*ESTRATTO*.
+++

Paradigmi di programmazione
Nelle lezioni precedenti abbiamo visto che programmare è un processo creativo, che coinvolge sia un procedimento induttivo (dal problema ad un modello) e deduttivo (da un modello ad un algoritmo). Abbiamo poi visto che lo sviluppo di una soluzione tiene conto del problema della complessità computazionale, che classifica i problemi in polinomiali e non polinomiali di cui abbiamo visto diversi esempi. Successivamente abbiamo approfondito diverse tecniche di programmazione avanzate che consentono di affrontare problemi computazionali complessi riducendo i tempi di elaborazione.
In questa lezione passiamo invece ad analizzare lo sviluppo vero e proprio.
La programmazione infatti, oltre che una attività creativa e progettuale, ha una parte tecnica che consiste nel trasformare un algoritmo in un insieme di istruzioni in un linguaggio di programmazione. Il programmatore quindi traduce l’algoritmo matematico in un insieme codificato di istruzioni e strutture dati che modellizza il problema. Accanto a questo però emergono altre problematiche di natura tecnica:
- la scrittura di istruzioni che permettano di ridurre gli errori e le ambiguità;
- ridurre la complessità del programma e delle strutture dati;
- scrivere codice che sia in parte riusabile per altri problemi simili;
- gestire la curva di apprendimento del linguaggio e delle tecnologie utilizzate.
Tutte queste attività rientrano nell’ambito di una vera sotto disciplina all’interno dell’informatica, chiamata ingegneria del software1 , che si occupa di definire metodologie, processi, e qualità del software. In questo senso nel corso della storia dell’informatica c’è stata una evoluzione nello sviluppo di tecniche di programmazione, contemporaneo e parallelo rispetto a quello dello sviluppo di algoritmi, che ha visto passare da una programmazione vicina al linguaggio della macchina, ai sistemi attuali che invece privilegiano l’astrazione ed un approccio più vicino al modello concettuale del problema da risolvere.
In particolare si sono sviluppati veri e propri paradigmi di programmazione, cioè modelli e concezioni generali su come deve essere sviluppato un programma, quali devono essere le caratteristiche di un linguaggio di programmazione, e come devono essere strutturati i dati che dovrà elaborare.
In questa lezione esploreremo i principali paradigmi della storia dell’informatica e la loro evoluzione.
Programmazione procedurale
Coi primi computer, ed in particolare con la macchina di Von Neumann (1947), i primi linguaggi di programmazione basati su operazioni basilari che doveva svolgere la macchina e che costituivano un paradigma di programmazione per cui un algoritmo veniva codificato in 3 istruzioni fondamentali:
- di assegnazione/calcolo
- salto condizionato (if)
- salto incondizionato (goto)
Erano previsti sottoprogrammi per funzioni ripetute ed era prevista una memoria unica suddivisa in uno heap (comune a tutti i sottoprogrammi) ed uno stack (separato per ogni sottoprogramma in esecuzione).

+++

*RIGHE*.
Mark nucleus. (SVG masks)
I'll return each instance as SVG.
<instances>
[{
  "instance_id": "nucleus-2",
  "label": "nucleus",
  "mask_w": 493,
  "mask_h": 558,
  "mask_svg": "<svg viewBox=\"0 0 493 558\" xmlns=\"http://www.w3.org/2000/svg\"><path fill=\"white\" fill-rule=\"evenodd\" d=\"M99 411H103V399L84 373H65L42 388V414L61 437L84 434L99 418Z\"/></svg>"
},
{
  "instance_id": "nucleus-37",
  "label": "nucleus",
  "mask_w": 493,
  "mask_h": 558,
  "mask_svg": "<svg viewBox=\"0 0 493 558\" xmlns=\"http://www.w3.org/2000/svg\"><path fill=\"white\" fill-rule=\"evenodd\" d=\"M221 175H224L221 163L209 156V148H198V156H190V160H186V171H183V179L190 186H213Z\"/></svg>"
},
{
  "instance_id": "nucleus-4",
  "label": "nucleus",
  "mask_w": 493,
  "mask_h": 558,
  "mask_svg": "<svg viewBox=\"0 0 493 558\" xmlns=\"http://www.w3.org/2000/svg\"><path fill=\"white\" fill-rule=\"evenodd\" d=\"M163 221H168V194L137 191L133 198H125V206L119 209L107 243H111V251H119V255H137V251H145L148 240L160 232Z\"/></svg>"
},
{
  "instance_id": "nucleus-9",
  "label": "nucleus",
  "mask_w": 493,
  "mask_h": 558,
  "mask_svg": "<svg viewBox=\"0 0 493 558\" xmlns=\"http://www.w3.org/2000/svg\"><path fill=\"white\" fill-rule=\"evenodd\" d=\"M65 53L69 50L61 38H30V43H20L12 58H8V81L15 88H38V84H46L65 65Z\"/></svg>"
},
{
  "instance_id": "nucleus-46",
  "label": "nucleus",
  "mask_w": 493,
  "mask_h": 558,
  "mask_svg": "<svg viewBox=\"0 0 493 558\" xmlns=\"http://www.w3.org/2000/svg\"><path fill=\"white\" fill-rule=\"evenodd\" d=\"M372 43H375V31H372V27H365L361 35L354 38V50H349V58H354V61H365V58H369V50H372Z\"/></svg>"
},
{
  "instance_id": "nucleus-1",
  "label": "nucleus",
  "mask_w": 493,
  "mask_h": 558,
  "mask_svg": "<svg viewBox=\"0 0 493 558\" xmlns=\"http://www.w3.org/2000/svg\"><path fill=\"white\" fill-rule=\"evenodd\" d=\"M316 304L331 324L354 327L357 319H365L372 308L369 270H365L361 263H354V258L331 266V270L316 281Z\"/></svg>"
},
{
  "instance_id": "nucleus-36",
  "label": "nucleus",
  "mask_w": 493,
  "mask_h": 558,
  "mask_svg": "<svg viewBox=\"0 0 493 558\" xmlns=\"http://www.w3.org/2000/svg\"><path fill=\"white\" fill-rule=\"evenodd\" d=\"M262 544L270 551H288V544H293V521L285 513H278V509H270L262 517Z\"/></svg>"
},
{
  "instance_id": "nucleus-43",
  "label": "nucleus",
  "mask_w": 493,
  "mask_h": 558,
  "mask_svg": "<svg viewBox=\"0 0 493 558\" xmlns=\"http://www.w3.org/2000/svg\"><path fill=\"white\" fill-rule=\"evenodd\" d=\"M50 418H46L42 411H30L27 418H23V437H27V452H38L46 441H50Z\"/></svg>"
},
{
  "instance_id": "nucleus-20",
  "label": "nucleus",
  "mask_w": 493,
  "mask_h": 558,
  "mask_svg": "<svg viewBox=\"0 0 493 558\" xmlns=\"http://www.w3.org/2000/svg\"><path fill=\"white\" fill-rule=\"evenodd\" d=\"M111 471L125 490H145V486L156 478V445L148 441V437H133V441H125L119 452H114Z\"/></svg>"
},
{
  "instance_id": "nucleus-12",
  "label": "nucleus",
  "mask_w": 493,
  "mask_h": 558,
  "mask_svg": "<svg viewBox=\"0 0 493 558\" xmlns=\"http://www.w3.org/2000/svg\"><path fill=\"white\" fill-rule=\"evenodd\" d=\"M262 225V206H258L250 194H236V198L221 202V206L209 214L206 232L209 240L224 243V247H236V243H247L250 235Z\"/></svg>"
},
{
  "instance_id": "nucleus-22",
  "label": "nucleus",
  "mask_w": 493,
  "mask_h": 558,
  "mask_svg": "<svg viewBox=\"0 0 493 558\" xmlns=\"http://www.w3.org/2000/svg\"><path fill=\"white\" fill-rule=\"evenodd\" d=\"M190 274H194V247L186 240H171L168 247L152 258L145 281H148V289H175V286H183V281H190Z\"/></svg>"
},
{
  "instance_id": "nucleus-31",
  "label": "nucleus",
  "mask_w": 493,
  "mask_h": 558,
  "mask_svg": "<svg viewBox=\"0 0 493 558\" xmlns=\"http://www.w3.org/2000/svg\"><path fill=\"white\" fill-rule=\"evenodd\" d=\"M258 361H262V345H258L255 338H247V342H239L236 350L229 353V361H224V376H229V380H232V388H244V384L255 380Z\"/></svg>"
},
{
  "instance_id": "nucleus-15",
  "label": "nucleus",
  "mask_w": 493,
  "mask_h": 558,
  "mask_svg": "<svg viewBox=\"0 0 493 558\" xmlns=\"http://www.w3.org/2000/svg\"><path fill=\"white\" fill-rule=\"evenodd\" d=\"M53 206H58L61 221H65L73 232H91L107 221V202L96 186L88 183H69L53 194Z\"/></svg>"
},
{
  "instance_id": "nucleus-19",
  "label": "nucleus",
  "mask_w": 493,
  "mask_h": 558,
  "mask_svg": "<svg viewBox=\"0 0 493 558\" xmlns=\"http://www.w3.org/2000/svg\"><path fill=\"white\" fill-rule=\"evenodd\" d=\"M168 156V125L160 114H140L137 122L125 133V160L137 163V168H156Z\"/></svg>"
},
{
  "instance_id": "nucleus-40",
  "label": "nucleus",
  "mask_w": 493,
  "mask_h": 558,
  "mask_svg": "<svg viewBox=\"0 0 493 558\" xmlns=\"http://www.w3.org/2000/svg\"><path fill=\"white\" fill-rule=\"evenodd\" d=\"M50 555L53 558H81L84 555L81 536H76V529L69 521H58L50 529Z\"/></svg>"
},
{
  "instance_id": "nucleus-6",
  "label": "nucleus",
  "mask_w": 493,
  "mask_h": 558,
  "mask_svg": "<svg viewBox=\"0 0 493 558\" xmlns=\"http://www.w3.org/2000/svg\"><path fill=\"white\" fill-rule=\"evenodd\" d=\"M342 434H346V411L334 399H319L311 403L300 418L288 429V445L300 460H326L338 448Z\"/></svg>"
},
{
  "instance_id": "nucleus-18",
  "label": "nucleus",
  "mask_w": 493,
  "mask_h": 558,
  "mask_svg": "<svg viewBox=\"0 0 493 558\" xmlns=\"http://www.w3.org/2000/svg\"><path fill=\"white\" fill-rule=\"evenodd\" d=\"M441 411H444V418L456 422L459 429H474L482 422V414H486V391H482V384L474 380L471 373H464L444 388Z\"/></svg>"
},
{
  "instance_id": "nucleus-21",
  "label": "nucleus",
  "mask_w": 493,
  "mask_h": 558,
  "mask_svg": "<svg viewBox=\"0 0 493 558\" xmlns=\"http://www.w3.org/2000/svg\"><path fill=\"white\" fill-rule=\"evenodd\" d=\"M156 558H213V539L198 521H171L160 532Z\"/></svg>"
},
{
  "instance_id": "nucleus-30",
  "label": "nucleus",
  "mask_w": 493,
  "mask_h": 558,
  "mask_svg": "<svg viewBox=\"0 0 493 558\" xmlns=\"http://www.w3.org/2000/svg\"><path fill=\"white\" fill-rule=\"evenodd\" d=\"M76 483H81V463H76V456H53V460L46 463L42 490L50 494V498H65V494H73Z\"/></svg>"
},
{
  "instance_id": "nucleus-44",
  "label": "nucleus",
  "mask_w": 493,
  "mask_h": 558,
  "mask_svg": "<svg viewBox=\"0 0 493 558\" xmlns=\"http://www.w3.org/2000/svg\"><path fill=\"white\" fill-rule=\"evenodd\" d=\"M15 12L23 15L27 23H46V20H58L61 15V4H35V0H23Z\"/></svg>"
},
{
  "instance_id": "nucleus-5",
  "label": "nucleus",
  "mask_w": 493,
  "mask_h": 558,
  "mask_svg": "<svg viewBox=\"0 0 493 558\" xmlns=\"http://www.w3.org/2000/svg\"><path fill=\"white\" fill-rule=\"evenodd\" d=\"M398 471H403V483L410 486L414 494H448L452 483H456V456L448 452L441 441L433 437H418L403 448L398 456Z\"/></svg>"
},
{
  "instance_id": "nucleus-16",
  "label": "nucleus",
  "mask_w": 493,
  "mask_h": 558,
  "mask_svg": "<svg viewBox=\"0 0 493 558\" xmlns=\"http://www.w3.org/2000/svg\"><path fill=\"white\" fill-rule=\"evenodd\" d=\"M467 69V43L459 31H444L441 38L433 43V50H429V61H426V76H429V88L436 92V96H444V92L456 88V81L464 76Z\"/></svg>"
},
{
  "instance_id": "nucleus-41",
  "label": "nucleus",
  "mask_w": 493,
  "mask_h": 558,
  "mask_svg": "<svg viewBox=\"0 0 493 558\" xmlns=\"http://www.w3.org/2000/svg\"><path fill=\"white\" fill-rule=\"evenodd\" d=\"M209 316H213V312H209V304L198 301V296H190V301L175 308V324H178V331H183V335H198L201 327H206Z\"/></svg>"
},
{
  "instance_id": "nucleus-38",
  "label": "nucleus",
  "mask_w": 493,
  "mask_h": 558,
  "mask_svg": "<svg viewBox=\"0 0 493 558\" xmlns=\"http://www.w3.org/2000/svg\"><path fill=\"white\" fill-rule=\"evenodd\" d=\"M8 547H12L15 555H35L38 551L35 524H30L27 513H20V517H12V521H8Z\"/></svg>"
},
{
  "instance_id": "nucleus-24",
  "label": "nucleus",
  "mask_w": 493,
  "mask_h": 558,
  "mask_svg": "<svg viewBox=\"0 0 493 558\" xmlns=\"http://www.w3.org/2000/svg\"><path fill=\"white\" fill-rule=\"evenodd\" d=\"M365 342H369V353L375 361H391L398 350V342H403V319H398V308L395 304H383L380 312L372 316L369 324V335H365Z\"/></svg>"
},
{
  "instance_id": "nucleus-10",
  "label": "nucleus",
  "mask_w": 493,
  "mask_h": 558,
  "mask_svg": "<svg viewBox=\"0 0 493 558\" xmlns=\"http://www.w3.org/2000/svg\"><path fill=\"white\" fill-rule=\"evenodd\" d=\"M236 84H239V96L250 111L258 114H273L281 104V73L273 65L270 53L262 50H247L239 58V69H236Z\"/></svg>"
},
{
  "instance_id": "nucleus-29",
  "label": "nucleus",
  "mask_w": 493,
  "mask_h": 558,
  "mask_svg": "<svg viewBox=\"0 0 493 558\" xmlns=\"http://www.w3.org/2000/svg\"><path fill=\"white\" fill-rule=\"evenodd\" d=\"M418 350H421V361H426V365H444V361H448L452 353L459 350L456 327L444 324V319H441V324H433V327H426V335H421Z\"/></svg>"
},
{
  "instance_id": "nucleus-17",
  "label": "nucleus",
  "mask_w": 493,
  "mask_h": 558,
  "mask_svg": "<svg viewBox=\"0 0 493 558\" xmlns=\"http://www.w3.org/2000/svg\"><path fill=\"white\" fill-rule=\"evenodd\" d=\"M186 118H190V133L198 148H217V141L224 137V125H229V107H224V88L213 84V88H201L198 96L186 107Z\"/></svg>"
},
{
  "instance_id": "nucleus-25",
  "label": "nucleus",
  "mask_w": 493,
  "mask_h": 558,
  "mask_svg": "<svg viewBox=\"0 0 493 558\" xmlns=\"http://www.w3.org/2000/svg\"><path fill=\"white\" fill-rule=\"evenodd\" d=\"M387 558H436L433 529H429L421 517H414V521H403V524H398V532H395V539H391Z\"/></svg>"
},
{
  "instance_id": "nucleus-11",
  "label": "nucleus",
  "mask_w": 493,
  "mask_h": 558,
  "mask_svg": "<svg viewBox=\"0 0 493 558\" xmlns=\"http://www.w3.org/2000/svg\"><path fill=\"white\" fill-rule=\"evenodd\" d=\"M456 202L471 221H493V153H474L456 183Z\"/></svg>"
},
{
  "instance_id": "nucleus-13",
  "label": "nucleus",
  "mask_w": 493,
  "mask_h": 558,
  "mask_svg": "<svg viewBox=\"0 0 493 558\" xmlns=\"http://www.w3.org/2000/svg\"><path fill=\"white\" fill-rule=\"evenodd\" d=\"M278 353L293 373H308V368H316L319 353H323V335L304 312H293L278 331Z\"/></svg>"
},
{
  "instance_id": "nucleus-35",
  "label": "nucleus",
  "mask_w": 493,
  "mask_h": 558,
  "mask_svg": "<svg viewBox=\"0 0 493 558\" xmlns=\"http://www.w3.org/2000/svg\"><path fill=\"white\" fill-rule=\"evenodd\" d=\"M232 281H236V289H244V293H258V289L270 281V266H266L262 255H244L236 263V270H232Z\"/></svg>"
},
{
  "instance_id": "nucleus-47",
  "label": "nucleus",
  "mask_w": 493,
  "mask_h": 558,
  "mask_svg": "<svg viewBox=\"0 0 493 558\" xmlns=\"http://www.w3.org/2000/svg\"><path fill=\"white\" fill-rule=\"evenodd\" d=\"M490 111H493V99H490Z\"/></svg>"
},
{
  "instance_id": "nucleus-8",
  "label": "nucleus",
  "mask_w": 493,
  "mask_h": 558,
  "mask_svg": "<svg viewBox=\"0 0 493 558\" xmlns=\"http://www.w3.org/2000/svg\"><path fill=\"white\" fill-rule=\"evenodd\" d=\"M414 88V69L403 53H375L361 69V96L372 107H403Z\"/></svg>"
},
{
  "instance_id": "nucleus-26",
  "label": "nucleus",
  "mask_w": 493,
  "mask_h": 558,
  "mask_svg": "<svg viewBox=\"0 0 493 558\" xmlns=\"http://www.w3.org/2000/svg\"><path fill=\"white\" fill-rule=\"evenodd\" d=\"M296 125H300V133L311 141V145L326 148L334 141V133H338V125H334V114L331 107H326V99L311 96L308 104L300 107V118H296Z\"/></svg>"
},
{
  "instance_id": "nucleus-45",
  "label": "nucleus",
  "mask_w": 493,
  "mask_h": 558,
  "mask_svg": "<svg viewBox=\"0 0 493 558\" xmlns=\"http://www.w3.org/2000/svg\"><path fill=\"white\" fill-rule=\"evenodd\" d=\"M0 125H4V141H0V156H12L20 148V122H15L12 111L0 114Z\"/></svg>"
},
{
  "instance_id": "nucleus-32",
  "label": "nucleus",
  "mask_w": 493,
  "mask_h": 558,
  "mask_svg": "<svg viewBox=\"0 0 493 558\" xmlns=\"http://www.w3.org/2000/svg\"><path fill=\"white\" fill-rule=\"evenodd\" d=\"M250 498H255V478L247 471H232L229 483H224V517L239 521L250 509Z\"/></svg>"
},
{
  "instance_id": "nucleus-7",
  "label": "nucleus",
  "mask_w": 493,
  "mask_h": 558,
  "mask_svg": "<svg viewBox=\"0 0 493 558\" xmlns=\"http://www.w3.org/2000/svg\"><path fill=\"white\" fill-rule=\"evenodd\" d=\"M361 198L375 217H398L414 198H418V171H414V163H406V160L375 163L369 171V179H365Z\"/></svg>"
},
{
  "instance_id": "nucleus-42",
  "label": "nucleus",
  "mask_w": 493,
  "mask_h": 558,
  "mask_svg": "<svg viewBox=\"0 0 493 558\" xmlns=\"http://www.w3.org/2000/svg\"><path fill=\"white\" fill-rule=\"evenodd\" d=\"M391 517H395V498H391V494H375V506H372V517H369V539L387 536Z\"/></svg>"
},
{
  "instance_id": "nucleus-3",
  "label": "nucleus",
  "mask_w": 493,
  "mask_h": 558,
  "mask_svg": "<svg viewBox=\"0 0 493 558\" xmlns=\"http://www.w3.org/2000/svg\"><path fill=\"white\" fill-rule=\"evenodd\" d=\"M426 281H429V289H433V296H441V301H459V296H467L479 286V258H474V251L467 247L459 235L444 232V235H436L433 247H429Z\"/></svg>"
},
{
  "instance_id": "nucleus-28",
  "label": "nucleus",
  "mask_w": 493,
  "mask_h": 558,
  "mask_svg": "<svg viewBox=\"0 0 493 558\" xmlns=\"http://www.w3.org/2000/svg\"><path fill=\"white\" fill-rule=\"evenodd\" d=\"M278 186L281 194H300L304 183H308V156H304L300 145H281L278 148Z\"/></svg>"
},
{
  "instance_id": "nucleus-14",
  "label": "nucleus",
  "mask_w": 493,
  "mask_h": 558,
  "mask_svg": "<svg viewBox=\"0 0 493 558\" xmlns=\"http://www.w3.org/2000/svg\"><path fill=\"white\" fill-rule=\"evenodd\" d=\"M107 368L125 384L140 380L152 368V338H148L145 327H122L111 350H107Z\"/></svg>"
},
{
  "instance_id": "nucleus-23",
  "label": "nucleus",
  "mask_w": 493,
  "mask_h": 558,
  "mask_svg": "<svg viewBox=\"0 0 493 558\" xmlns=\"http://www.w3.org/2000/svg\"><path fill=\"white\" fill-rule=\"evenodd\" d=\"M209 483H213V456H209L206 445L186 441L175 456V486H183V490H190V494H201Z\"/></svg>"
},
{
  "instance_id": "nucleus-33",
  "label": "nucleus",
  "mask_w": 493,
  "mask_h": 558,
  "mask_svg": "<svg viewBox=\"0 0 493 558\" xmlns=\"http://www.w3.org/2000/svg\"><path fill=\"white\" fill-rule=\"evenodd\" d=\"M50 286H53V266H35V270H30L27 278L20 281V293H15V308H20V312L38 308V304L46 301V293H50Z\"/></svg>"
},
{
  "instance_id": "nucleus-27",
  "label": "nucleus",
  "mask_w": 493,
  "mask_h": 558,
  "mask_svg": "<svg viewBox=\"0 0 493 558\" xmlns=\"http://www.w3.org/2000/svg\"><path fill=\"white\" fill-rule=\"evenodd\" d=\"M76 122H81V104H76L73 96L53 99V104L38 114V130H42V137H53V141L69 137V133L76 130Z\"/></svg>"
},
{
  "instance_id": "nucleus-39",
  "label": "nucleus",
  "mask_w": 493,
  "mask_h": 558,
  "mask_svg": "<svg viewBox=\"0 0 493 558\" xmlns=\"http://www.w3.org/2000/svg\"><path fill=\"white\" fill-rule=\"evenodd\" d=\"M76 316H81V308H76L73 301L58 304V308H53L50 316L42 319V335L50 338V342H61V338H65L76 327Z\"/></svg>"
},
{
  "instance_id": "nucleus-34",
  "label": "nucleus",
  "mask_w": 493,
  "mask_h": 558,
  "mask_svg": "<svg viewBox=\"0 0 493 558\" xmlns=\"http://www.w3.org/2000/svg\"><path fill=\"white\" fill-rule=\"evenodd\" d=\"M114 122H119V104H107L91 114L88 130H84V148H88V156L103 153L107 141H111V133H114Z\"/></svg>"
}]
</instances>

+++

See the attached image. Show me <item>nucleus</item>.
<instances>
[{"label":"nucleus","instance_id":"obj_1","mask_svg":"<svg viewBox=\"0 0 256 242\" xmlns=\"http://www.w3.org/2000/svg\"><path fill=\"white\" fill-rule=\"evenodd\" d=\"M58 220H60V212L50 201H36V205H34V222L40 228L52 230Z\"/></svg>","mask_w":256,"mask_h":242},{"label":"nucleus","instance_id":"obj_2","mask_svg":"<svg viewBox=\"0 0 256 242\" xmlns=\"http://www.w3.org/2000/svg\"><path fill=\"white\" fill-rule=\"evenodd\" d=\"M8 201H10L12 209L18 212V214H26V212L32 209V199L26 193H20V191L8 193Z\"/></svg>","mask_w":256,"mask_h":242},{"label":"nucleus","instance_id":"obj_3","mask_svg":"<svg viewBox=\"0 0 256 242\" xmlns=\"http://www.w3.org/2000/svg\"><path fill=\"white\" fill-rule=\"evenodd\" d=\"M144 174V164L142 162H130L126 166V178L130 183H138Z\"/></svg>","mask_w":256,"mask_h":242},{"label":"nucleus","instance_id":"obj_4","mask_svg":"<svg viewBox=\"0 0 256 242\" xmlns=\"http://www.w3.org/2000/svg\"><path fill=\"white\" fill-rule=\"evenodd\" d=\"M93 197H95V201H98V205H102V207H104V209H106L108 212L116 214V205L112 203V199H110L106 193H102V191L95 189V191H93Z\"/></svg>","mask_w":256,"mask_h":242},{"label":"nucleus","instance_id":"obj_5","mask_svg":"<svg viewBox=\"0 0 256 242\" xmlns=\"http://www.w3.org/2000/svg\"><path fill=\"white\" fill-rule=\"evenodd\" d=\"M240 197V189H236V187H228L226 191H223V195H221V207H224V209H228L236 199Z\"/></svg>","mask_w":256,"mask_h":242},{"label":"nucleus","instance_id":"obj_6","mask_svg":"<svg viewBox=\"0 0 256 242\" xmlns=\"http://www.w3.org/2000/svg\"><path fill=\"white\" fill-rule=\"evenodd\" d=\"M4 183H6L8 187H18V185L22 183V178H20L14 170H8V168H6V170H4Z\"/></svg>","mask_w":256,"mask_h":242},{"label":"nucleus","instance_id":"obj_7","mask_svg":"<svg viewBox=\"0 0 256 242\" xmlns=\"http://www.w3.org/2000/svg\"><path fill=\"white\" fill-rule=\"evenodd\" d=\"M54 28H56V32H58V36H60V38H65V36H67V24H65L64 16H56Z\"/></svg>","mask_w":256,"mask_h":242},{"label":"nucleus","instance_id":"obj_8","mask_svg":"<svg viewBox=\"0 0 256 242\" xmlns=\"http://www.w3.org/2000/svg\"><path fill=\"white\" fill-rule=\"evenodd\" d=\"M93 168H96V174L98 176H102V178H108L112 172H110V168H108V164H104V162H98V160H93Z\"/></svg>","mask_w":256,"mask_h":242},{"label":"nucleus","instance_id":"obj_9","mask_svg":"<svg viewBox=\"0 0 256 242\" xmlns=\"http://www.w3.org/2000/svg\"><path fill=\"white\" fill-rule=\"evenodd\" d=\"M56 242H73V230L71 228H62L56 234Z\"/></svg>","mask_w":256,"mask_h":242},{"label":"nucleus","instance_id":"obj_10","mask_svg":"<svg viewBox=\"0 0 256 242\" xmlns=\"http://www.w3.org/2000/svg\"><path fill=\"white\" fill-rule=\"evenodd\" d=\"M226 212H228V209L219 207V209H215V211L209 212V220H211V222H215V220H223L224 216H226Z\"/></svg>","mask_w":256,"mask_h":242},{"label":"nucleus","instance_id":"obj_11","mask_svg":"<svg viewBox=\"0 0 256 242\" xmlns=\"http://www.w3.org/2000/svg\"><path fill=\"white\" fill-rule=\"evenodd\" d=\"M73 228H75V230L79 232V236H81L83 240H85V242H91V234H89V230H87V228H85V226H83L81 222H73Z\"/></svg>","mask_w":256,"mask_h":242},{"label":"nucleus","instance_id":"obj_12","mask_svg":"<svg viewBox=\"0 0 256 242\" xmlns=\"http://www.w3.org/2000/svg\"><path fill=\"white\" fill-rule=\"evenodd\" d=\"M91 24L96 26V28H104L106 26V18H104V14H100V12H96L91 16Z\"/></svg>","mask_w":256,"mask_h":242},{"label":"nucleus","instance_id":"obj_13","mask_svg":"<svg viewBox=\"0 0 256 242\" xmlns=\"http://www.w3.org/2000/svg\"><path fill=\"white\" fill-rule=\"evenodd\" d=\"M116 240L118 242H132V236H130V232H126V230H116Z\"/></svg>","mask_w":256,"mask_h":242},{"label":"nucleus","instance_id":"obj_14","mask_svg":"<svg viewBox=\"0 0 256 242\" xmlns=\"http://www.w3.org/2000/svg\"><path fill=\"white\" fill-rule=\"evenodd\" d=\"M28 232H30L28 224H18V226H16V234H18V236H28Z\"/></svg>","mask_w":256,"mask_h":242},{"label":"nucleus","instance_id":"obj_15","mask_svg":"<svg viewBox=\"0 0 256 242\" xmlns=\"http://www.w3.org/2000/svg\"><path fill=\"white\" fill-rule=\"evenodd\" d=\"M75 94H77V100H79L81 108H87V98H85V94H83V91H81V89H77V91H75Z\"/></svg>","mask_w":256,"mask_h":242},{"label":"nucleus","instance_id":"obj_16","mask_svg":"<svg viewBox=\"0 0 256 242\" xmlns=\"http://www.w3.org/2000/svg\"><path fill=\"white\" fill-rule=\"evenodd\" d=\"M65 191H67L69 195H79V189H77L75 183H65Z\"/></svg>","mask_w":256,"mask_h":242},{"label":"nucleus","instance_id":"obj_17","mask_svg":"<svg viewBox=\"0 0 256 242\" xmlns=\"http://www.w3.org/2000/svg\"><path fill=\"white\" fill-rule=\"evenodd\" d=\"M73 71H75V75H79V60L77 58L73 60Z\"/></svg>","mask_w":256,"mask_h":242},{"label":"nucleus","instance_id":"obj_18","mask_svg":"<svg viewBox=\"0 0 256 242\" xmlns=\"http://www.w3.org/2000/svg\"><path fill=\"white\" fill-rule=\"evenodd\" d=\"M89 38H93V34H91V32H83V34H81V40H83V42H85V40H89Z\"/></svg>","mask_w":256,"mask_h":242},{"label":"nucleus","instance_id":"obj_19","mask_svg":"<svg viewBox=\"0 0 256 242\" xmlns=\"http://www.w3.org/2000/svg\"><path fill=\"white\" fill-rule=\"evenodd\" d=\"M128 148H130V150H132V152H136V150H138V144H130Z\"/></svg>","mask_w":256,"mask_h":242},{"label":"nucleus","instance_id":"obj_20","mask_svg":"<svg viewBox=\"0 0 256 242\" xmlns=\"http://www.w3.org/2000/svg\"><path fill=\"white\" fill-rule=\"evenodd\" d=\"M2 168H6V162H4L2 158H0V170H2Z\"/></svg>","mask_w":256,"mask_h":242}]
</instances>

+++

Riscrivi in forma più breve il paragrafo dell'estratto che comincia con «Tutte queste attività», conservandone i fatti principali.

*RISPOSTA COMPLETA*. Queste attività appartengono all'ingegneria del software, una sotto disciplina dell'informatica che definisce metodologie, processi e qualità del software. Nella storia dell'informatica le tecniche di programmazione si sono evolute in parallelo allo sviluppo degli algoritmi. Si è passati da una programmazione vicina al linguaggio della macchina a sistemi che privilegiano l'astrazione e un approccio più vicino al modello concettuale del problema.